→ What the exercise asks: Using the records below, give again exactly the lines from the line that contains "1 teaspoon Dijon mustard" through the line that contains "Принцип нормирования промышленных ядов", both ends included, and only those.

→ Supplied data:
━━━━

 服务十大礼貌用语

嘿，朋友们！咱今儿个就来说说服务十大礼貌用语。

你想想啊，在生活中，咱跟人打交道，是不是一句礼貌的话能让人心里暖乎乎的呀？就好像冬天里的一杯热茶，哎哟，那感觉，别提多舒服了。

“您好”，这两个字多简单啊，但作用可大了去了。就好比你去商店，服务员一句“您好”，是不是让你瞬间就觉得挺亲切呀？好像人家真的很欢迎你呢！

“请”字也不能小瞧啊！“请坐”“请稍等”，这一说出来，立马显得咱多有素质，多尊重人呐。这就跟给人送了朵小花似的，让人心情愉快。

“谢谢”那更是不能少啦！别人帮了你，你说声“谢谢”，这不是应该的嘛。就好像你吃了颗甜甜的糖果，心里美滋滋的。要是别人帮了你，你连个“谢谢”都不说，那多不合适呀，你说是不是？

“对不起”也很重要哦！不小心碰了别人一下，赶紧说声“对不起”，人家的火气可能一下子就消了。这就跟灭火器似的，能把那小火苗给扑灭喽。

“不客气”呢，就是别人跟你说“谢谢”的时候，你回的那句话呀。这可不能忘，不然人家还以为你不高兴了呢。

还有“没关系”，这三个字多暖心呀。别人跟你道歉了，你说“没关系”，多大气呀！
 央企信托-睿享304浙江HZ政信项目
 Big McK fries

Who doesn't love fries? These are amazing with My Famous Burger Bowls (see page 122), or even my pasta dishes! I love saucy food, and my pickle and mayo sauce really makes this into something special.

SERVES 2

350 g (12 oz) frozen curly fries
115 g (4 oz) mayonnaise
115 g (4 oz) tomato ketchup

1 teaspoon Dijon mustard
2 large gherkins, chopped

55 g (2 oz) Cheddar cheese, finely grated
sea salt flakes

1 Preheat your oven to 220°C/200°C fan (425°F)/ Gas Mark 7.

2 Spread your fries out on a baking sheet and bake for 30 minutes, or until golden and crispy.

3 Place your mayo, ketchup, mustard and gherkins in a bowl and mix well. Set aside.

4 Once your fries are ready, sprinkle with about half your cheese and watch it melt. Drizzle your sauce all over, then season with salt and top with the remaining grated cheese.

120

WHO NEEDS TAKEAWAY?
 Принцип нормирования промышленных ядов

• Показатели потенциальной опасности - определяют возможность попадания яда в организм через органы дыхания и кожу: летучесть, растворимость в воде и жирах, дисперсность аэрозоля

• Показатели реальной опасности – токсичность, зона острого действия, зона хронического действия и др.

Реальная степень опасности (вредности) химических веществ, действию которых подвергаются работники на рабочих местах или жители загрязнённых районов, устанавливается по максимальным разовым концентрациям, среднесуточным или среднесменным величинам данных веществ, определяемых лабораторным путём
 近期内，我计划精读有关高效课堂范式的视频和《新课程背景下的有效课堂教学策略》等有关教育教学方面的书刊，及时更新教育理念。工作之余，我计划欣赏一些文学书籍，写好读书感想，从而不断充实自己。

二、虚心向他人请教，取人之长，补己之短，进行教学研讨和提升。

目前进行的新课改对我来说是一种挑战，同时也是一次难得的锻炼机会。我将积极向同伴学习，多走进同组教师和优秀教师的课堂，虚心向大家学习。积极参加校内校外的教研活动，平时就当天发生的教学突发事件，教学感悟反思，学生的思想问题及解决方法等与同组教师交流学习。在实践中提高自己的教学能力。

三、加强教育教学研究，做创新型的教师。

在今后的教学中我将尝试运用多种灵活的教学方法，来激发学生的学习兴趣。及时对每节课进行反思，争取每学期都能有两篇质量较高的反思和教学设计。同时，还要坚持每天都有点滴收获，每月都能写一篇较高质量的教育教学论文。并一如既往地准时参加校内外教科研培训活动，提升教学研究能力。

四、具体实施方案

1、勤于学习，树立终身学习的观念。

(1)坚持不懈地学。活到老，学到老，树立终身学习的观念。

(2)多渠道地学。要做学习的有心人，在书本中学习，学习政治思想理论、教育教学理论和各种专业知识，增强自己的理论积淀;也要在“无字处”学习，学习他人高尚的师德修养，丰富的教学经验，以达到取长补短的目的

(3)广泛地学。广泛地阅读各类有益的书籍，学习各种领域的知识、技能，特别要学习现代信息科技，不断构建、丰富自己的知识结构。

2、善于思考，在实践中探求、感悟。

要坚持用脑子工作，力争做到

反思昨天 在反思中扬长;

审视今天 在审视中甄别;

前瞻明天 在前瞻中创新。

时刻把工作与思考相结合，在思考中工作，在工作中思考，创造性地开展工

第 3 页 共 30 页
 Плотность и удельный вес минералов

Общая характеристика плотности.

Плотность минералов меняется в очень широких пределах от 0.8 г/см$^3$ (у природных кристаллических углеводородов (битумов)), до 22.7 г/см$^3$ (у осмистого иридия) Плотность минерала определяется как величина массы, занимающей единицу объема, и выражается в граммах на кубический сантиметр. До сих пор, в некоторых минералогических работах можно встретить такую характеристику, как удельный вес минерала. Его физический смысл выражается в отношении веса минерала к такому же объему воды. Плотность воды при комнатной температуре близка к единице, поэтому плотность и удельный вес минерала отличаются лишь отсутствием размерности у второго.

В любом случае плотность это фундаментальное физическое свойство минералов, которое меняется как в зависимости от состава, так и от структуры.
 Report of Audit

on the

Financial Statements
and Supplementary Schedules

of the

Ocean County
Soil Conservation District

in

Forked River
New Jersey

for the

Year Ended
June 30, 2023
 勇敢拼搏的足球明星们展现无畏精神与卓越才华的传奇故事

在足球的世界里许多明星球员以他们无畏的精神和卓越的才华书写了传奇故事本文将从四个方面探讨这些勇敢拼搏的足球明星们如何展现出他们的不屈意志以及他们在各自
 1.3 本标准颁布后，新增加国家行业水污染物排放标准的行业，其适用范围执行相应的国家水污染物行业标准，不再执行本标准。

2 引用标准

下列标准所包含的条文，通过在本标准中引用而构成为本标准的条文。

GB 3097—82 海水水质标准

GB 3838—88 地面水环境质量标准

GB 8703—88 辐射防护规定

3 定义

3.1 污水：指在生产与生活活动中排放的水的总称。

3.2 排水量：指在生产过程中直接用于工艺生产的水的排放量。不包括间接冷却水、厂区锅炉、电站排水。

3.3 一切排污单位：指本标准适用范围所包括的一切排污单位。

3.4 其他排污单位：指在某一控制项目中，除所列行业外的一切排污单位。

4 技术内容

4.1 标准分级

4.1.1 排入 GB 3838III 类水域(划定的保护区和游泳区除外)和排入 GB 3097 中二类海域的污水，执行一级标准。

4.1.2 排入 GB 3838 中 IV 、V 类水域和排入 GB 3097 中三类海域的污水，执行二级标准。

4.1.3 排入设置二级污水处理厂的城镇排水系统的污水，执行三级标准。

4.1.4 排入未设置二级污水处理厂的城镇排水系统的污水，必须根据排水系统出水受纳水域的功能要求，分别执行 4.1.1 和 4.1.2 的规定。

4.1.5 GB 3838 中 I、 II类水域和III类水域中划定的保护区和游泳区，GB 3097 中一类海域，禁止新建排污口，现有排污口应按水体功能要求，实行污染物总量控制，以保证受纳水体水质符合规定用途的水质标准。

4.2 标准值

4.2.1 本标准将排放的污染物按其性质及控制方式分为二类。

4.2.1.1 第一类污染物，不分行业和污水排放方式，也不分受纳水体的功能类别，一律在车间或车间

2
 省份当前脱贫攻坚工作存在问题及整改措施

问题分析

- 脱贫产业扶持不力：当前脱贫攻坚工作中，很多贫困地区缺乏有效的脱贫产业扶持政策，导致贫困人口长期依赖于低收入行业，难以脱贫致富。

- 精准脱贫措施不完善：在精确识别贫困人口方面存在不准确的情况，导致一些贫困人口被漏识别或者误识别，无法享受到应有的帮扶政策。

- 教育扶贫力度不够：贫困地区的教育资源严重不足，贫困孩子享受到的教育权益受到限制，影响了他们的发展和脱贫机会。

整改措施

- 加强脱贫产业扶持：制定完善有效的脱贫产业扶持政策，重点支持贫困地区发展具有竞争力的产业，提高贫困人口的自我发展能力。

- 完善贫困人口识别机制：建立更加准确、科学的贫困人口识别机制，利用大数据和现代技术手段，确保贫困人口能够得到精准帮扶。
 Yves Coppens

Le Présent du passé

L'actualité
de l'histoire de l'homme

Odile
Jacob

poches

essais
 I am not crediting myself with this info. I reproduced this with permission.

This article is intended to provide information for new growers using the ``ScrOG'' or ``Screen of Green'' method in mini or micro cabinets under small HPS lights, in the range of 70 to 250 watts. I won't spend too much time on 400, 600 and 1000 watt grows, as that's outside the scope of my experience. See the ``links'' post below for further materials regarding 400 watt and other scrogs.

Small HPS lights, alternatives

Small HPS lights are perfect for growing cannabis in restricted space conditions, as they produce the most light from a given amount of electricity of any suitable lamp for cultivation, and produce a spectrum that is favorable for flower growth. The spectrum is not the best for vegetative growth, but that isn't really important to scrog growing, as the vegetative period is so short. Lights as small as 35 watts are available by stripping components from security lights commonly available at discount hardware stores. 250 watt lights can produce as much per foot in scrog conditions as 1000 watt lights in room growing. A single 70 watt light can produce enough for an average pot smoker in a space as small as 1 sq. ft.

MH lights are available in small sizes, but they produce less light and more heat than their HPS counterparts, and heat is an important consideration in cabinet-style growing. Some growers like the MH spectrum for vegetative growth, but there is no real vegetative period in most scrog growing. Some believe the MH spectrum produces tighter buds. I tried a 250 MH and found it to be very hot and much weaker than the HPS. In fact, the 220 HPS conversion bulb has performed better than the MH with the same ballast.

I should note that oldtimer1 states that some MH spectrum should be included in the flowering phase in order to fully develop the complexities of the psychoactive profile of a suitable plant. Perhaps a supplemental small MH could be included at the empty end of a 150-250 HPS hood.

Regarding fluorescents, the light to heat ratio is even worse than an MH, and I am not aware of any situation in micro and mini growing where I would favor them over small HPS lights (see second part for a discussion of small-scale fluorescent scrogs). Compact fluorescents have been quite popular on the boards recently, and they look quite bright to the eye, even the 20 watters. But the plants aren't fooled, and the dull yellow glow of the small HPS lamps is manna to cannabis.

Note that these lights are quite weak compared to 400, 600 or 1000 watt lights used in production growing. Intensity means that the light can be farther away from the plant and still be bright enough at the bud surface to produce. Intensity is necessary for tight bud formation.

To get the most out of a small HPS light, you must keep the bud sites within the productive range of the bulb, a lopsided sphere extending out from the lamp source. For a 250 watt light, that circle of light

━━━━

→ Answer below:
1 teaspoon Dijon mustard
2 large gherkins, chopped

55 g (2 oz) Cheddar cheese, finely grated
sea salt flakes

1 Preheat your oven to 220°C/200°C fan (425°F)/ Gas Mark 7.

2 Spread your fries out on a baking sheet and bake for 30 minutes, or until golden and crispy.

3 Place your mayo, ketchup, mustard and gherkins in a bowl and mix well. Set aside.

4 Once your fries are ready, sprinkle with about half your cheese and watch it melt. Drizzle your sauce all over, then season with salt and top with the remaining grated cheese.

120

WHO NEEDS TAKEAWAY?
 Принцип нормирования промышленных ядов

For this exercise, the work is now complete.